◆ TEXTE FOURNI:
M. Yves GUYON : La loi de 1985 recelait un élément intéressant, à savoir la souplesse des procédés de liquidation. Jusque-là, on considérait que, s'agissant de ventes judiciaires, il fallait toujours procéder par vente aux enchères. La loi de 1985 est beaucoup plus réaliste et laisse au liquidateur le choix de la vente qui lui permettra d'obtenir le meilleur prix. Je pense que c'était là une bonne idée. Pour certains biens extrêmement spécifiques, la vente aux enchères ne présente aucun intérêt.

Incontestablement, le barème de rémunération des mandataires pourrait être modifié. Cela dit, peut-on véritablement améliorer les choses ? Je n'en suis pas certain.

[Données enregistrées]
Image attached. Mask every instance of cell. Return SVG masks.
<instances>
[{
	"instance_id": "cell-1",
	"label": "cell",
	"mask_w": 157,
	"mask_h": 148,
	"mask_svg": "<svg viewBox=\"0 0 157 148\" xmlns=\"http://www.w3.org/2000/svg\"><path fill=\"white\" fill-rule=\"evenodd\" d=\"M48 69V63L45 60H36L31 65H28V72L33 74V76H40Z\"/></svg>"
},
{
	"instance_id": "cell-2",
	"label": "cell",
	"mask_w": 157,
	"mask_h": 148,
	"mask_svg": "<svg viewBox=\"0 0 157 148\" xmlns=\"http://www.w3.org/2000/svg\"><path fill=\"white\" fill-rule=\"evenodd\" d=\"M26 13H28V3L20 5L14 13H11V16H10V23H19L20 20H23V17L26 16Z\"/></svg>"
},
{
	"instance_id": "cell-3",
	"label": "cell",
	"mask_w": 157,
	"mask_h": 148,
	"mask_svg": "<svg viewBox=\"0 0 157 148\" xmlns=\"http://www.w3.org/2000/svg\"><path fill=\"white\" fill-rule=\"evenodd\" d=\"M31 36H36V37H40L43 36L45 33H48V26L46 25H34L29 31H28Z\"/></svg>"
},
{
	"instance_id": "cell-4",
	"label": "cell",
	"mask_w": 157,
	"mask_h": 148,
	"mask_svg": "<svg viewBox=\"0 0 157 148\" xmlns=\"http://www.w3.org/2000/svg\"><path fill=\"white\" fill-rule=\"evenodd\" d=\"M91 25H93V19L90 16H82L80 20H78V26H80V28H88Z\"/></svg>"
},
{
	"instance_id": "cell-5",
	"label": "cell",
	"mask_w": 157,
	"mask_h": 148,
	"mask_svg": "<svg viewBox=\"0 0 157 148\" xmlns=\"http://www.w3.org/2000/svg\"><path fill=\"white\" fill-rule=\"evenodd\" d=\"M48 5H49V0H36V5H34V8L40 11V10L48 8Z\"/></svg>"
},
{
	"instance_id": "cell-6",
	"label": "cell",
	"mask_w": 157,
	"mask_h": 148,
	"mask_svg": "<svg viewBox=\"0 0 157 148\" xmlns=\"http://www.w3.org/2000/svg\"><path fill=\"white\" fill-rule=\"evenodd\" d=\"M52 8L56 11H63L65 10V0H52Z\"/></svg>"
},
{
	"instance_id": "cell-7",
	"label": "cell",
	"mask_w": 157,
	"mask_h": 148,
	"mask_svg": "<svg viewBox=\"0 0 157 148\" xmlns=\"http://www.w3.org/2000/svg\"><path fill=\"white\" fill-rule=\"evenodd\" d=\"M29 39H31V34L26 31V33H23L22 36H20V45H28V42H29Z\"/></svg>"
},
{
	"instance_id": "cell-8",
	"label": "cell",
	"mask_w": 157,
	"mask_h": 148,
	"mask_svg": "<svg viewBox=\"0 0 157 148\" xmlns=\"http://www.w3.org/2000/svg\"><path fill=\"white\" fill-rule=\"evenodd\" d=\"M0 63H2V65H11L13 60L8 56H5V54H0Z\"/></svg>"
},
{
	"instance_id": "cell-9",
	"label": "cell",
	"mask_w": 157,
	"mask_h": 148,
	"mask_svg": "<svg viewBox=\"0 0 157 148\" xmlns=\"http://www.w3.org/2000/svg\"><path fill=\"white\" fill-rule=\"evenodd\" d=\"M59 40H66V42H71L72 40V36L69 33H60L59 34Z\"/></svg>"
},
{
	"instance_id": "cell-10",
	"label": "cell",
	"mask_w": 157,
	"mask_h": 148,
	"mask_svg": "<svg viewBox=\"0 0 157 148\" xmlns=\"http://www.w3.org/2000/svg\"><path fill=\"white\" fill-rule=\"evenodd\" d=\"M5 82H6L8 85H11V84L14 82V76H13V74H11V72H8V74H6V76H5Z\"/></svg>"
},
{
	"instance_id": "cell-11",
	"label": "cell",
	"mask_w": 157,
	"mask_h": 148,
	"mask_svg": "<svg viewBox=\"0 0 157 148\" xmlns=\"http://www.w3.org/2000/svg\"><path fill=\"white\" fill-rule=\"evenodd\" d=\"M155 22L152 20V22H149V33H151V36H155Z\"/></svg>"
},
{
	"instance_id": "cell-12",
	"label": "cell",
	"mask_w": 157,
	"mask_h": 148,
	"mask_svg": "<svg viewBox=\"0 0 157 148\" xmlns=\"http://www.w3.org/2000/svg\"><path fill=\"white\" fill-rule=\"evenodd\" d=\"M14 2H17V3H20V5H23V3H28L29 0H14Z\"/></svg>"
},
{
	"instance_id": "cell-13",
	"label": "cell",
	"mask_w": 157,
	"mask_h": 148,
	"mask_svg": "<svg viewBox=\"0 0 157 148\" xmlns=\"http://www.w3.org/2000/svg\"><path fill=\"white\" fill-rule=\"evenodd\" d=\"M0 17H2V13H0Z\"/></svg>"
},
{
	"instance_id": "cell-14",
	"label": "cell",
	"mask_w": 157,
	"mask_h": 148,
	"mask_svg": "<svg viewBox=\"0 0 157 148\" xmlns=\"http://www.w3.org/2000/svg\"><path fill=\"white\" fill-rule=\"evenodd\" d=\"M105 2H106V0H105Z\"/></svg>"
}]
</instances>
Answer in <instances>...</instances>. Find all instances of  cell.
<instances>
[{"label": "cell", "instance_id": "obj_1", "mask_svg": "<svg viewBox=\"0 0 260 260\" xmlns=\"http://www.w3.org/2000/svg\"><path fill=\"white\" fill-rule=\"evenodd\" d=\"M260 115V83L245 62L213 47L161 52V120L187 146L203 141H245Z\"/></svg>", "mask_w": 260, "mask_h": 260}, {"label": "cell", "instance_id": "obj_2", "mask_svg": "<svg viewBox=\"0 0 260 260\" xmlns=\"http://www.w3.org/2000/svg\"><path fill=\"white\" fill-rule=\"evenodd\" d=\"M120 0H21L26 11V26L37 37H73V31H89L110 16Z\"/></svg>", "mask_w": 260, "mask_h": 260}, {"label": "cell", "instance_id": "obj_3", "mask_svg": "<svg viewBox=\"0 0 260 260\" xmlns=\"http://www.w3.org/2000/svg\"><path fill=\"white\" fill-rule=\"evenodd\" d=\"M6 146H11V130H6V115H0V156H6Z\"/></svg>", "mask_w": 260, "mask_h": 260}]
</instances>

◆ CONSIGNES DE L'EXERCICE:
1. Reportez sous forme de liste numérotée les lignes des enregistrements, en commençant par la première et en vous arrêtant après celle qui contient « 36H36V37H40L43 36L45 33H48V26L46 » ; omettez les lignes vides.
2. Donnez la suite du texte sur la loi de 1985 et la liquidation judiciaire, en reprenant après sa dernière phrase.

◆ CORRIGÉ DES EXERCICES:
1.
1. Image attached. Mask every instance of cell. Return SVG masks.
2. <instances>
3. [{
4. 	"instance_id": "cell-1",
5. 	"label": "cell",
6. 	"mask_w": 157,
7. 	"mask_h": 148,
8. 	"mask_svg": "<svg viewBox=\"0 0 157 148\" xmlns=\"http://www.w3.org/2000/svg\"><path fill=\"white\" fill-rule=\"evenodd\" d=\"M48 69V63L45 60H36L31 65H28V72L33 74V76H40Z\"/></svg>"
9. },
10. {
11. 	"instance_id": "cell-2",
12. 	"label": "cell",
13. 	"mask_w": 157,
14. 	"mask_h": 148,
15. 	"mask_svg": "<svg viewBox=\"0 0 157 148\" xmlns=\"http://www.w3.org/2000/svg\"><path fill=\"white\" fill-rule=\"evenodd\" d=\"M26 13H28V3L20 5L14 13H11V16H10V23H19L20 20H23V17L26 16Z\"/></svg>"
16. },
17. {
18. 	"instance_id": "cell-3",
19. 	"label": "cell",
20. 	"mask_w": 157,
21. 	"mask_h": 148,
22. 	"mask_svg": "<svg viewBox=\"0 0 157 148\" xmlns=\"http://www.w3.org/2000/svg\"><path fill=\"white\" fill-rule=\"evenodd\" d=\"M31 36H36V37H40L43 36L45 33H48V26L46 25H34L29 31H28Z\"/></svg>"

2.
M. le Président : Vous avez indiqué qu'il y avait peu de voies de recours offertes. Quand il y a recours, les délais, même s'ils sont réduits à quelques mois, sont longs pour l'entreprise. Parallèlement, par exemple dans les cas de cession, le choix du repreneur suscite souvent contestation ; c'est un point délicat, qui peut créer des polémiques. Les acteurs de l'entreprise, qu'ils soient propriétaires, salariés ou créanciers, n'ont pas obligatoirement la même conception du bon repreneur. On se trouve devant des décisions importantes qui, finalement, sont prises par un administrateur, suggérées à un juge-commissaire qui ne peut guère prendre de véritables initiatives. Ne trouvez-vous pas que ce point représente une faiblesse importante ? Comment pourrait-on corriger le dispositif de façon à rendre plus acceptable socialement ces décisions de justice ? Serait-ce par des systèmes d'appel ou de recours beaucoup plus efficaces et raccourcis ?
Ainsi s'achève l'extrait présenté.